Я дернулся, в висках стучало.
– Ты не знаешь, как ваша смерть изменила его! Как встреча с Адамом изменила его! Демонизируй его сколько хочешь, оправдывая свои перегибы, но Хольд знает, что́ он выбрал, и хочет дождаться последствий своего выбора. Это называется быть ответственным! А ты поступишь, как нужно только тебе, и свалишь в никуда, оставив нас расхлебывать последствия своего посмертного снисхождения!
Он молчал. Я вдруг представил нас со стороны. Это отрезвляло. Я глубоко вдохнул – ноябрем уже, кажется, – посмотрел в непроглядное осеннее небо. За ним зиял ледяной равнодушный космос. Дальнее за дальним. Черное на черном. Как мой собеседник сейчас.
– Да, – выдохнул я. – Я делаю то, чего, как посчитала троица, желает Адам. Я не могу этого изменить. Но я могу выбрать – и я выбираю, – как и зачем мне это делать. Я выбираю спасти близких мне людей, я имею на это полное право. Здесь и сейчас, принимая все риски, и мне все равно, что ты об этом думаешь, ясно?
– Ясно, – ответил Стефан.
И, кажется, отвернулся.
Помехи превратились в скрежет. Они лязгали, как нож по стеклу, то громче, то тише, истончая радиоволну, пересобирая ее в интонацию. Я растерянно осмотрелся, не понимая, что это могло быть. И тогда сквозь скрежет прорезался голос. Он звал меня по имени.

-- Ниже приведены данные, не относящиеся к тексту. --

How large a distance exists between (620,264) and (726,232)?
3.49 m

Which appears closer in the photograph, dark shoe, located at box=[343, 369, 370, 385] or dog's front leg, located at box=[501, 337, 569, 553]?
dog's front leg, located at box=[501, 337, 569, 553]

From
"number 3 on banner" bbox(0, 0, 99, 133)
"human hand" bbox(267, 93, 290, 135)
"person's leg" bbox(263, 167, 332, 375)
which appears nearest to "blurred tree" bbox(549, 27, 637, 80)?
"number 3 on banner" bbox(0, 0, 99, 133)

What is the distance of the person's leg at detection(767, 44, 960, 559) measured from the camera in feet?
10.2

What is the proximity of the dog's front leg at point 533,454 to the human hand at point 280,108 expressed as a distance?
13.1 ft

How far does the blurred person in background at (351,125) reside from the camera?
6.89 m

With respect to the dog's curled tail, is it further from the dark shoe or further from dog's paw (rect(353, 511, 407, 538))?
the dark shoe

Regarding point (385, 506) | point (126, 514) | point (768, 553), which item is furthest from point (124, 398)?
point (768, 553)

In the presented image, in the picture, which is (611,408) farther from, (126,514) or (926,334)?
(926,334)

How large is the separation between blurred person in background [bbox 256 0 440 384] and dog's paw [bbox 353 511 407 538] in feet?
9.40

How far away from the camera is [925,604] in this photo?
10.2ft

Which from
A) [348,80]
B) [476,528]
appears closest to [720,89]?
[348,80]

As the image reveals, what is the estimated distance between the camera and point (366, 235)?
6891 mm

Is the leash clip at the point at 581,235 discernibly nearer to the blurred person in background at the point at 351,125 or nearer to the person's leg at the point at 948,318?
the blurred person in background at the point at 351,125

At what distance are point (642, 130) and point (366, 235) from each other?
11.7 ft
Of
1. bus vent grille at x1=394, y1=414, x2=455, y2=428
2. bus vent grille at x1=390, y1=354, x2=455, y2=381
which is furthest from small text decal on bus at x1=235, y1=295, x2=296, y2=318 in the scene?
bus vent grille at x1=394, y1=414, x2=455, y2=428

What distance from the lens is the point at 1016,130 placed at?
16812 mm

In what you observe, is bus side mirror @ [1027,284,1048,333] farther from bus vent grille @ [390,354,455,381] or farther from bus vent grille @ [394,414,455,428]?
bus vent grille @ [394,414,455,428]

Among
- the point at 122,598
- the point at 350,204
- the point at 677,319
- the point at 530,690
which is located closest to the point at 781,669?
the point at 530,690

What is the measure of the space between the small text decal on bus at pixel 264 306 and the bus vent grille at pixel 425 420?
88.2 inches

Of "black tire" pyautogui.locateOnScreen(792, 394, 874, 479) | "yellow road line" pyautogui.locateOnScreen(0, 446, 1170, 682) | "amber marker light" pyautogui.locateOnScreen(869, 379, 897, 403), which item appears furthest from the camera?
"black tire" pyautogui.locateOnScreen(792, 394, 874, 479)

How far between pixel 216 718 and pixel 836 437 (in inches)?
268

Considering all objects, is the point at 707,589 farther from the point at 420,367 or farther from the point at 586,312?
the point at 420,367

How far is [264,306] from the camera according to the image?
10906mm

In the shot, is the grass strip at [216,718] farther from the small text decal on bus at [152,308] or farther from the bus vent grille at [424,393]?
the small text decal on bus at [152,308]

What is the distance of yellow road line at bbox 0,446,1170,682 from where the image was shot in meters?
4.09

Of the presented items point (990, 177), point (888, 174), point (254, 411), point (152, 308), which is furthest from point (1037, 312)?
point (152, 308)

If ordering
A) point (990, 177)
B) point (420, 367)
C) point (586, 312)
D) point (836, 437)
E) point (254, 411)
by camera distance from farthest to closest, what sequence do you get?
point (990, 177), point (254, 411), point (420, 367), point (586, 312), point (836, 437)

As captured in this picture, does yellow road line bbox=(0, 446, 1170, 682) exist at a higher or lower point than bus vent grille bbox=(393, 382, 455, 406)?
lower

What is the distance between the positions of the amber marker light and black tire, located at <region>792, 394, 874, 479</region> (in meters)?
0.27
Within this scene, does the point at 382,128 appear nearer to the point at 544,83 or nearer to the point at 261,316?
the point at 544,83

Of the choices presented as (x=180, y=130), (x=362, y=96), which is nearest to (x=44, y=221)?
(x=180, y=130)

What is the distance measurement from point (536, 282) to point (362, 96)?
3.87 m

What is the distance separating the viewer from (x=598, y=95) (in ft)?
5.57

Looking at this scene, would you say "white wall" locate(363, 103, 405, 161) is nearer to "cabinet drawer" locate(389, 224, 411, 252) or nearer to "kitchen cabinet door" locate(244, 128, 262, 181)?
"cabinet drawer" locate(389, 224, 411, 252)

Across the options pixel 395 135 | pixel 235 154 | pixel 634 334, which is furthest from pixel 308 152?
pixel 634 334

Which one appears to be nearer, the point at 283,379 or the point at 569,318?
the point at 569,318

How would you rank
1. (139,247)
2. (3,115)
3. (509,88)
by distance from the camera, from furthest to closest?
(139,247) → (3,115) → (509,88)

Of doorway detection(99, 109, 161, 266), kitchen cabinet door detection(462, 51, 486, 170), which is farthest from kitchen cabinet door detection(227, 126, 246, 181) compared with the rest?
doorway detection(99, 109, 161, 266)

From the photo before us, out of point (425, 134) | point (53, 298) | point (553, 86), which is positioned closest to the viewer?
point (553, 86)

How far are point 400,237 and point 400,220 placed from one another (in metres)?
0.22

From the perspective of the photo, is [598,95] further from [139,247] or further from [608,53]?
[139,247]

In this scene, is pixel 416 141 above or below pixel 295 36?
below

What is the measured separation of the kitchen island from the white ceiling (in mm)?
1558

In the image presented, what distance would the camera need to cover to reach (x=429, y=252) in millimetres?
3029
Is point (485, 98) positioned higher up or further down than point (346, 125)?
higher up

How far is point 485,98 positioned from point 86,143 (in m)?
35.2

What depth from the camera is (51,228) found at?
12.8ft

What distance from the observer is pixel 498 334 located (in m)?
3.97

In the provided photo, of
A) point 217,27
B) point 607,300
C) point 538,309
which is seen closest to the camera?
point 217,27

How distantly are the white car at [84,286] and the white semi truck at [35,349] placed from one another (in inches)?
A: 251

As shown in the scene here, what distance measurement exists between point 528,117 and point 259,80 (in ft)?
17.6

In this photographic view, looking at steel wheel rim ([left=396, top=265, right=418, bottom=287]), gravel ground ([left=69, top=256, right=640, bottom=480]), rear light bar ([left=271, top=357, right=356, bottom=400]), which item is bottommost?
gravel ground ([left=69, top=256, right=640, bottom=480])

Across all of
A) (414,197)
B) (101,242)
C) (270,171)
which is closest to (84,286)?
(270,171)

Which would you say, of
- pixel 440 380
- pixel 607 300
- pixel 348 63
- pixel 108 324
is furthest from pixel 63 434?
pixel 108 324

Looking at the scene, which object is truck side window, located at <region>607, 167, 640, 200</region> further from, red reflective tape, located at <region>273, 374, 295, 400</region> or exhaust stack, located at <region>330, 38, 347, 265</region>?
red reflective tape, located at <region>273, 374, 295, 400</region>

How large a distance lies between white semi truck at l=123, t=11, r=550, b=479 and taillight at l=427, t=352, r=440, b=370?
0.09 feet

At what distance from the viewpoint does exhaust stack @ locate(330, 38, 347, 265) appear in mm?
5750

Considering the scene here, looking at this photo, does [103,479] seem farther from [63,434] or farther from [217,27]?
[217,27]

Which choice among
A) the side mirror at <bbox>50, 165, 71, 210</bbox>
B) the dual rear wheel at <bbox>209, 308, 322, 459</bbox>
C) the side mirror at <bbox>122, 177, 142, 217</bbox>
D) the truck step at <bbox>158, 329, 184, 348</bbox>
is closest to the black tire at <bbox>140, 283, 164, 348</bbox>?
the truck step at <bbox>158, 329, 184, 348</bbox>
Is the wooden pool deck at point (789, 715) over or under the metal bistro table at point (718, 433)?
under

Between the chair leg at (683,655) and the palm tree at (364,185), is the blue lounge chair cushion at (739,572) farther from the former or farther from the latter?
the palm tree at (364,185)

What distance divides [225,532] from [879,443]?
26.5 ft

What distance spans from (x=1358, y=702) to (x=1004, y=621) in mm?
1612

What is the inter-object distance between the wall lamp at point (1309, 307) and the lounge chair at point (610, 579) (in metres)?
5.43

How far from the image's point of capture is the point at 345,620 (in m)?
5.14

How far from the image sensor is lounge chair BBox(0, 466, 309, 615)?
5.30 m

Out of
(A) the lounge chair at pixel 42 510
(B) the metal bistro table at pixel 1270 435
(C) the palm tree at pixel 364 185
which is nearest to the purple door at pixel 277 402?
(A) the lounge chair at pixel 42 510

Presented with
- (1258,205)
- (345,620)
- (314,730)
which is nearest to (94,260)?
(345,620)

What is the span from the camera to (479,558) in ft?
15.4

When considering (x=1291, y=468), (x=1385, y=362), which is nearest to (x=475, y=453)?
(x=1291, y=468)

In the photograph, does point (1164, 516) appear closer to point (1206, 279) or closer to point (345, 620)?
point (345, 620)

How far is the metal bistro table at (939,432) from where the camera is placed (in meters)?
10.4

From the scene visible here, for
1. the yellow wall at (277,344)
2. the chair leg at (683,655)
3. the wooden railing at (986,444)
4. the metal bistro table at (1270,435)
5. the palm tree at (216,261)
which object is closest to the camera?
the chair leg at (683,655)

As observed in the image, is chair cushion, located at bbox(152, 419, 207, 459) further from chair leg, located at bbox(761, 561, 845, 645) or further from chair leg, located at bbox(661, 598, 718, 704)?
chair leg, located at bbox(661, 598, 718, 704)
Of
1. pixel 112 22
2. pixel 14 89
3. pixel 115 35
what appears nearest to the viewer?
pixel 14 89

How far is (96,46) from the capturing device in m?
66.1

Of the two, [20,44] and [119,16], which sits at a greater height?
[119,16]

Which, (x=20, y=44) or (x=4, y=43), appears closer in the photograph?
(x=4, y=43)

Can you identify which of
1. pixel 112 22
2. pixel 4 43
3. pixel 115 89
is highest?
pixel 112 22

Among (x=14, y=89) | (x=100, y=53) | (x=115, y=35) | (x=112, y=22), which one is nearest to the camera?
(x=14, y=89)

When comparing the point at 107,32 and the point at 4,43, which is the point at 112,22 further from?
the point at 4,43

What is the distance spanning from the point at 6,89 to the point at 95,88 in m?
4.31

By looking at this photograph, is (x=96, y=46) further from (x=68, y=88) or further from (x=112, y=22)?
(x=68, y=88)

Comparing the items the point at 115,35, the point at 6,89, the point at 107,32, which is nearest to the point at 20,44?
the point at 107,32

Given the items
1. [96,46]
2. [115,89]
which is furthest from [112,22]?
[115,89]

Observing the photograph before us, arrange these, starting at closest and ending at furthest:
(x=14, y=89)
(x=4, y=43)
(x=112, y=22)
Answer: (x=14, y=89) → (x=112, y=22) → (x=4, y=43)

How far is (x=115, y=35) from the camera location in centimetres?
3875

Уходи, проскрипела Габриэль.
Уходи немедленно.
Он специально тянет время.
Голос прервался. Слова снова распались на помехи, на пронзительный, воющий в пустоты между звуками ветер. Я отступил на шаг. Метнул в Стефана взгляд, но увидел только тень тени.
Он здесь, снова прорвалась Габриэль.
Он рядом со мной.
Он заканчивает дубль-функцию, и у него чертовски хорошо получается.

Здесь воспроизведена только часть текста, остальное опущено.